Data excerpts

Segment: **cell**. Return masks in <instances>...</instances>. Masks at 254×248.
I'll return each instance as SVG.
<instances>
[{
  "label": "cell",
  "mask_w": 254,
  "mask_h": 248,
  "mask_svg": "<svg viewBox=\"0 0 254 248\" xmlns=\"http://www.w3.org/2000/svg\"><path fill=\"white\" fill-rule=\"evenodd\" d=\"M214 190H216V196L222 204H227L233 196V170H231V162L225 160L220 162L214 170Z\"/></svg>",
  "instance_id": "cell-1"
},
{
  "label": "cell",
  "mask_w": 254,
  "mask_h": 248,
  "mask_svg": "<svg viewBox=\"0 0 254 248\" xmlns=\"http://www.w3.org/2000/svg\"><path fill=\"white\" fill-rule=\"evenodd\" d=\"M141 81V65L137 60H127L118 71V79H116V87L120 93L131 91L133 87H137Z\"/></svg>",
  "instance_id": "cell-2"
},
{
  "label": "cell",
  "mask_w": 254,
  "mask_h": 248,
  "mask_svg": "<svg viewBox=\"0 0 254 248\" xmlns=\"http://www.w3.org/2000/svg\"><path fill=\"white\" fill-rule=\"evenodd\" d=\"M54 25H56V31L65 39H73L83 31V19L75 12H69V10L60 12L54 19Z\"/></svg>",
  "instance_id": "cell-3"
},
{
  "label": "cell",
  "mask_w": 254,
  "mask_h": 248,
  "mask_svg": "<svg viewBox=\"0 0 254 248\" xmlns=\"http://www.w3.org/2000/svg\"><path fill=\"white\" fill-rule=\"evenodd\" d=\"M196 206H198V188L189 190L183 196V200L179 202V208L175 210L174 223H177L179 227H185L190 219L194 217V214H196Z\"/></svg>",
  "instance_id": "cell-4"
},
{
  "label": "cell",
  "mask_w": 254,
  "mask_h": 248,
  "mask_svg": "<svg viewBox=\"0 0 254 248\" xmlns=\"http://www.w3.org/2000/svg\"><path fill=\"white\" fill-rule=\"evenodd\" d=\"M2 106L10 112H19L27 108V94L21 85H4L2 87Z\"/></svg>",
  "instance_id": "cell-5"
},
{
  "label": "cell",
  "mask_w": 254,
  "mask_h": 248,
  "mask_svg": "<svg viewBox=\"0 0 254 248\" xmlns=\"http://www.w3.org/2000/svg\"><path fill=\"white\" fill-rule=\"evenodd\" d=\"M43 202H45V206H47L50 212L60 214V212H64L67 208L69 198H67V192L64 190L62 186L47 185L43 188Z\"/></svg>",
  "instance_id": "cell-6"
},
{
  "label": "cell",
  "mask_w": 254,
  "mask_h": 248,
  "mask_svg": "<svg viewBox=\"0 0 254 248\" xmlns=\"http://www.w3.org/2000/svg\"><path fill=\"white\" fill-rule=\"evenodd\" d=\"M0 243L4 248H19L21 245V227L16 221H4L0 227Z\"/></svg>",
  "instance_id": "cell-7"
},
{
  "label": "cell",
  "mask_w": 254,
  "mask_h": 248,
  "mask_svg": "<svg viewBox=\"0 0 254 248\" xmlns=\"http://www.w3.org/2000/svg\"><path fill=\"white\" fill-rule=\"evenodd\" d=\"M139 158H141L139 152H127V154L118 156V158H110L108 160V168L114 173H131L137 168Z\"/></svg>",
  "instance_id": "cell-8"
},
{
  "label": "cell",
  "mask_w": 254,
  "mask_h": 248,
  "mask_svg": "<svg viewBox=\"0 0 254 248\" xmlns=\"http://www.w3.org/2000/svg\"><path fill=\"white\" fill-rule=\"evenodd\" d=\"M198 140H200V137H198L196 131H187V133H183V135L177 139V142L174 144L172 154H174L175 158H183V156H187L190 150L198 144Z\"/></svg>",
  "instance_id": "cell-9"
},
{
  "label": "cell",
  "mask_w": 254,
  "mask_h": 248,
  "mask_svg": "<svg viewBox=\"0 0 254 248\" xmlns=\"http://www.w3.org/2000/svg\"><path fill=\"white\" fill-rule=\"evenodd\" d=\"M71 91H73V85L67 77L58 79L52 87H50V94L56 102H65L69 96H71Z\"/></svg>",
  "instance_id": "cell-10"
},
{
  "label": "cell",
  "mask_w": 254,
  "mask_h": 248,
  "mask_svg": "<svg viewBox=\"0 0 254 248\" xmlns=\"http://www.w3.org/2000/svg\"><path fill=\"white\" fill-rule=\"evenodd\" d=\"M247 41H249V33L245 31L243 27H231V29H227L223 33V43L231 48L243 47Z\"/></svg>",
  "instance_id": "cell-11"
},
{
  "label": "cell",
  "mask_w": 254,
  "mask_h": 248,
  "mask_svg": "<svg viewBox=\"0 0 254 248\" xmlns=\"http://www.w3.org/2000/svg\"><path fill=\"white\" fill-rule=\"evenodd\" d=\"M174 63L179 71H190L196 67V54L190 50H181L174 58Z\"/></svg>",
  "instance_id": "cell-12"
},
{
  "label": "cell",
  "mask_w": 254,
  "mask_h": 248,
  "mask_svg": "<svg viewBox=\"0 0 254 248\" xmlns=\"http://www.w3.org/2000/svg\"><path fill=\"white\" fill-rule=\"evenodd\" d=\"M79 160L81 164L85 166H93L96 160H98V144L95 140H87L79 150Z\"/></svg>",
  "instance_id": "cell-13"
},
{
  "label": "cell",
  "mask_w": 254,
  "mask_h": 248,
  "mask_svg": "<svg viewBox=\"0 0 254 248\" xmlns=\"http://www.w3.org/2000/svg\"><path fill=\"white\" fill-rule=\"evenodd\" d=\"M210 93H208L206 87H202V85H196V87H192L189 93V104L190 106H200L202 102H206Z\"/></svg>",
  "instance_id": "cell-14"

**Aim of the task**.
Count the lines in the items above that contain the string "instances". Reply with only that number.

**Output of the task**.
2